Кто-то может мне возразить: к чему, мол, рассказывать о таком незначительном случае? Отвечаю: Как я только что упомянул, лютня в горах встречается очень редко. Сочинение мелодий и игра на музыкальных инструментах кладет на музыканта клеймо позора, это считается пустым развлекательством, ребячеством и возбуждением порочных страстей. Люди гор настолько религиозны, что опасаются всяких чувственных радостей и не хотят учиться пению и игре на музыкальных инструментах. Они не используют их — как это делают священники-иностранцы — в своих храмах и в молитвах, боясь впасть в ересь. По их понятиям, все изящные искусства, как то: поэзия, музыка, живопись — предосудительны. Но если бы они слышали, как упомянутые священники ради привлечения мужчин и женщин поют в церквах или играют на органе те же самые мелодии, которые возбуждают людей в театрах, танцевальных залах и в кафе, то они не сочли бы игру на лютне грехом. Лютня в сравнении с органом все равно, что ветка в сравнении с деревом либо бедро в сравнении с телом. Лютня издает лишь легкий звон, тогда как орган издает и звон, и перезвон, и гудение, и грохот, и треск, и лязг, и чириканье, и бряцание, и громыхание, и бормотание, и ржание, и шипение, и бульканье, и свист, и скрип [...] {37}Разве можно все это сравнить с нежным тин-тин лютни? Говорят, что нежелание играть на ней объясняется ее похожестью на задницу. А что же тогда можно сказать о женщинах, приходящих в церковь с этими рогами на голове, похожими, прости Господи, на свиное рыло? А на что, прости Господи, похоже свиное рыло?

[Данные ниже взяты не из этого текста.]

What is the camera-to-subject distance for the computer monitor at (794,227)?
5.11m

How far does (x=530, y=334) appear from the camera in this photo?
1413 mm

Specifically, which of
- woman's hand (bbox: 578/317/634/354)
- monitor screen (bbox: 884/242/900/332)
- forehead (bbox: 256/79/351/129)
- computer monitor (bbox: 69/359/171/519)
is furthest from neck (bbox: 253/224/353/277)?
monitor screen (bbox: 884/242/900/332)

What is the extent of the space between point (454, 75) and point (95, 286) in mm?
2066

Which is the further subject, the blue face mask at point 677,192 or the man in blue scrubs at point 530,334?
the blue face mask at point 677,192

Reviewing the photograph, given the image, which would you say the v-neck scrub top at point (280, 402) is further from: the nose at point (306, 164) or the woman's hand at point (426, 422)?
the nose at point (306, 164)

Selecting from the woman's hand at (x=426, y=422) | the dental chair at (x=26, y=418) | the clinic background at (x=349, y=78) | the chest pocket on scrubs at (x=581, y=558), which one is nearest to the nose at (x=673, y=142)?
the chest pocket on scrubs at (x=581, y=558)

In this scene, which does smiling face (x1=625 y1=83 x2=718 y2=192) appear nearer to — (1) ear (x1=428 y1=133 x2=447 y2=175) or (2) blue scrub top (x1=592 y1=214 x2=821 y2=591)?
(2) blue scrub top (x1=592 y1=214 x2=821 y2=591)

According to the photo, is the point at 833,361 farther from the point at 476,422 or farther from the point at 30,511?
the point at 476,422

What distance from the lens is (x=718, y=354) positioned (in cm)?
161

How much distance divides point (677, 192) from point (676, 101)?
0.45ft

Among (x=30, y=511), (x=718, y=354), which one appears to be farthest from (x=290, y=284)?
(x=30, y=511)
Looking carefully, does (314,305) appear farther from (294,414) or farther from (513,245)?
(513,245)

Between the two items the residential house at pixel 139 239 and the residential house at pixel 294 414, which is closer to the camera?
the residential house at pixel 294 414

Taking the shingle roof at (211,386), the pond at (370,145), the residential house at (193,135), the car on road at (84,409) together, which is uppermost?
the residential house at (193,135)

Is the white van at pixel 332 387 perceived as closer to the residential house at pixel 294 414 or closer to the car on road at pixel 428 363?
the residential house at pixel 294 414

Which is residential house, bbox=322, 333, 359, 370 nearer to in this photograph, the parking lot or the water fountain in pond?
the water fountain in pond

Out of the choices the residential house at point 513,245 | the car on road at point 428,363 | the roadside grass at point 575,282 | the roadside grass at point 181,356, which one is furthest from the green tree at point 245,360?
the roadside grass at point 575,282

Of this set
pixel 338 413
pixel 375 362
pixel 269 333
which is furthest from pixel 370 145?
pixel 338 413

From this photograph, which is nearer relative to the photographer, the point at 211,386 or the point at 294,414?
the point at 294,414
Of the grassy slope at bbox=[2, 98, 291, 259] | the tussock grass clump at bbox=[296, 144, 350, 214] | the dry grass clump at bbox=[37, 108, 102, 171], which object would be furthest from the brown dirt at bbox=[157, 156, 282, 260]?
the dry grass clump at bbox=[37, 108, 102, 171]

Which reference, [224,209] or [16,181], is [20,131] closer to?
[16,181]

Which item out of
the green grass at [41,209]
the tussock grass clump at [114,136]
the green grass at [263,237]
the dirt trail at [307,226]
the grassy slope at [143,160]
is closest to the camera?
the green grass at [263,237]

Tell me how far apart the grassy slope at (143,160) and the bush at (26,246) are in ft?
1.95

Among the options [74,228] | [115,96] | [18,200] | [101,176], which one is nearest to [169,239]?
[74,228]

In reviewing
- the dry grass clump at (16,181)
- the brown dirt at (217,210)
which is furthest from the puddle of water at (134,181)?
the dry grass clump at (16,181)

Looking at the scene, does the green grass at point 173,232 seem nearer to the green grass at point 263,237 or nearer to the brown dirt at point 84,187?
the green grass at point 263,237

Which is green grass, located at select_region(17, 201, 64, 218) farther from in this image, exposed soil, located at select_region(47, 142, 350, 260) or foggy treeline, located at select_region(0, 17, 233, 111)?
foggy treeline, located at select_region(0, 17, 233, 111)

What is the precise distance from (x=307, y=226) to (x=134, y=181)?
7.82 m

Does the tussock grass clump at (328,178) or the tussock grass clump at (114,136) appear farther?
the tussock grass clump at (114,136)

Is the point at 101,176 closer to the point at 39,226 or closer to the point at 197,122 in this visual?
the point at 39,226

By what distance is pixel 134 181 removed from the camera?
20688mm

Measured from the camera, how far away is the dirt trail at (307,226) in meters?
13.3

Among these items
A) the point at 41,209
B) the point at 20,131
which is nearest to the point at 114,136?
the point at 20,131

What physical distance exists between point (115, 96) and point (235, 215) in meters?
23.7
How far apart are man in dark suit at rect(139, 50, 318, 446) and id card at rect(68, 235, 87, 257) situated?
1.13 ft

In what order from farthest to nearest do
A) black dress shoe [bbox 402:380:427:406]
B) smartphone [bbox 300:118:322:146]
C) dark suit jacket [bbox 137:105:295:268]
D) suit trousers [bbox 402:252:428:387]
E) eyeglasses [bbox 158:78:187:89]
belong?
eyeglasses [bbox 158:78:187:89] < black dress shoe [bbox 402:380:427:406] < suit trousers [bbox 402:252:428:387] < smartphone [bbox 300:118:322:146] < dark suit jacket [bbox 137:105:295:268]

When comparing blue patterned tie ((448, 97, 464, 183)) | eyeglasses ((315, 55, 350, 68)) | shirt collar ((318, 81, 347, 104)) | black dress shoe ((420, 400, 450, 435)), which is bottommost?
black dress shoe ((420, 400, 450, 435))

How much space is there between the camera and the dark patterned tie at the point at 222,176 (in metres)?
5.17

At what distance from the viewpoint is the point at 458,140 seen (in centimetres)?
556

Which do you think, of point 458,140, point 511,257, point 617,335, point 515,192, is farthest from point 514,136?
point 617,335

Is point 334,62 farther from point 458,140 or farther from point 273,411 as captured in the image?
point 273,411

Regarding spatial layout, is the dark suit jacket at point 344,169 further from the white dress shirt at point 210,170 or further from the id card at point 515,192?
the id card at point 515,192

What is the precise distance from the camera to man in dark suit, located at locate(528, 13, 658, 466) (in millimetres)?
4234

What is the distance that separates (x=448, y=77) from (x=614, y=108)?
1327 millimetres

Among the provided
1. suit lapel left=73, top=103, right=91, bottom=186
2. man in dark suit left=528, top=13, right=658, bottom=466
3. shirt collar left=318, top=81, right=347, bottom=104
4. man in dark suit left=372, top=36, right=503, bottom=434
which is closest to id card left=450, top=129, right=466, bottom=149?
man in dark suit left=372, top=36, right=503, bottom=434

Надеюсь, тебе ясно, что твои возражения не принимаются и что рассказ о лютне был вполне к месту. А возражал ты просто из упрямства, из желания приписать мне ошибку и безосновательно придраться ко мне. Тебе хотелось показать всем, как ловко ты раскритиковал меня, и заставить отказаться от завершения этой книги. Но клянусь жизнью, если бы ты знал, что я задумал ее с целью развеять твою печаль и позабавить тебя, то не стал бы ни в чем меня упрекать. Так, сделай, ради Господа, милость, потерпи, пока я закончу прясть нить своего повествования, а после этого можешь делать с моей книгой все, что взбредет тебе на ум: бросай ее хоть в огонь, хоть в воду.
А сейчас вернемся к ал-Фарйаку и скажем, что он жил с матерью в их доме и занимался переписыванием. В скором времени из Дамаска пришло известие о смерти отца, отчего сердце ал-Фарйака чуть не разорвалось, и он подумал, что лучше бы лютня оставалась у того, кто ее украл. Мать не выходила из своей комнаты, горько оплакивая мужа — слезы ее не высыхали. Она принадлежала к числу любящих и преданных жен и искренне горевала о своем супруге. И не хотела, чтобы сын видел ее плачущей и тоже ударился бы в слезы. Но ал-Фарйак знал, что она плачет и оплакивал ее тоску и одиночество, а когда она выходила из своей комнаты, утирал слезы и делал вид, что занят переписыванием или еще чем-нибудь. Он тогда уже понял, что у него нет, помимо Господа, другого прибежища, кроме работы, и постоянно корпел над рукописями. Однако с той поры, как Господь создал калам, эта профессия не может обеспечить занимающемуся ею достойное существование, особенно в стране, где за кыршем {38}гоняются, а динару поклоняются. И все же понимание этого улучшило его почерк и заострило его ум.